Abstract:We study the online calibration of multi-dimensional forecasts over an arbitrary convex set $\mathcal{P} \subset \mathbb{R}^d$ relative to an arbitrary norm $\Vert\cdot\Vert$. We connect this with the problem of external regret minimization for online linear optimization, showing that if it is possible to guarantee $O(\sqrt{\rho T})$ worst-case regret after $T$ rounds when actions are drawn from $\mathcal{P}$ and losses are drawn from the dual $\Vert \cdot \Vert_*$ unit norm ball, then it is also possible to obtain $\epsilon$-calibrated forecasts after $T = \exp(O(\rho /\epsilon^2))$ rounds. When $\mathcal{P}$ is the $d$-dimensional simplex and $\Vert \cdot \Vert$ is the $\ell_1$-norm, the existence of $O(\sqrt{T\log d})$-regret algorithms for learning with experts implies that it is possible to obtain $\epsilon$-calibrated forecasts after $T = \exp(O(\log{d}/\epsilon^2)) = d^{O(1/\epsilon^2)}$ rounds, recovering a recent result of Peng (2025). Interestingly, our algorithm obtains this guarantee without requiring access to any online linear optimization subroutine or knowledge of the optimal rate $\rho$ -- in fact, our algorithm is identical for every setting of $\mathcal{P}$ and $\Vert \cdot \Vert$. Instead, we show that the optimal regularizer for the above OLO problem can be used to upper bound the above calibration error by a swap regret, which we then minimize by running the recent TreeSwap algorithm with Follow-The-Leader as a subroutine.

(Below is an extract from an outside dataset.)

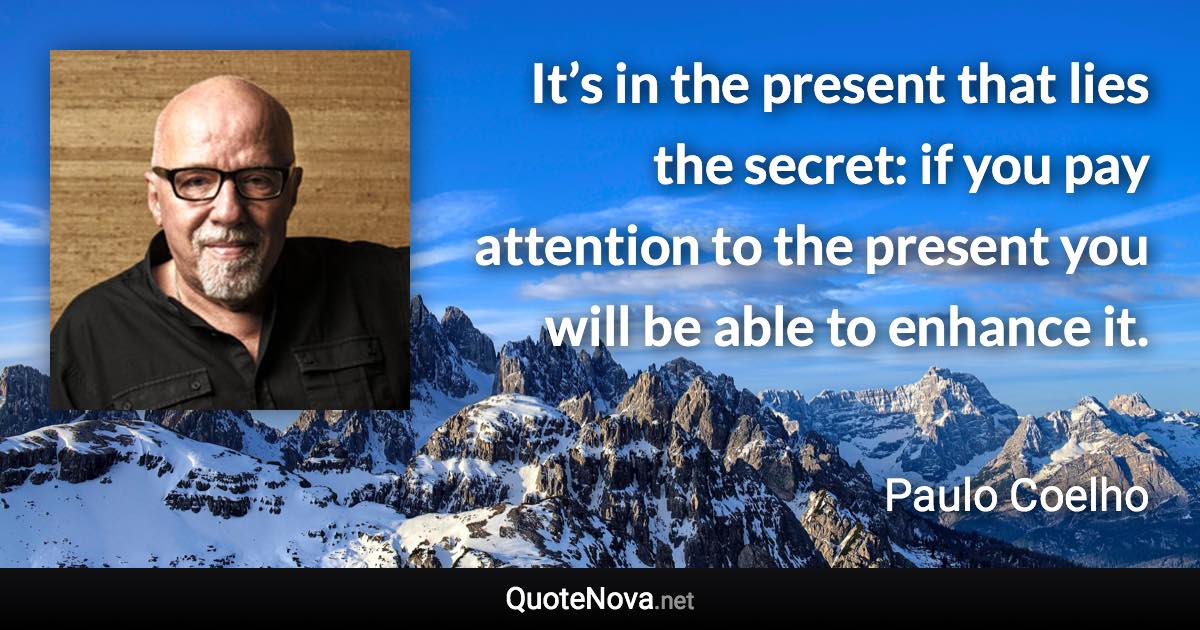 It’s in the present that lies the secret: if you pay attention to the present you will be able to enhance it. - Paulo Coelho quote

Finally, we prove that any online calibration algorithm that guarantees $\epsilon T$ $\ell_1$-calibration error over the $d$-dimensional simplex requires $T \geq \exp(\mathrm{poly}(1/\epsilon))$ (assuming $d \geq \mathrm{poly}(1/\epsilon)$). This strengthens the corresponding $d^{\Omega(\log{1/\epsilon})}$ lower bound of Peng, and shows that an exponential dependence on $1/\epsilon$ is necessary.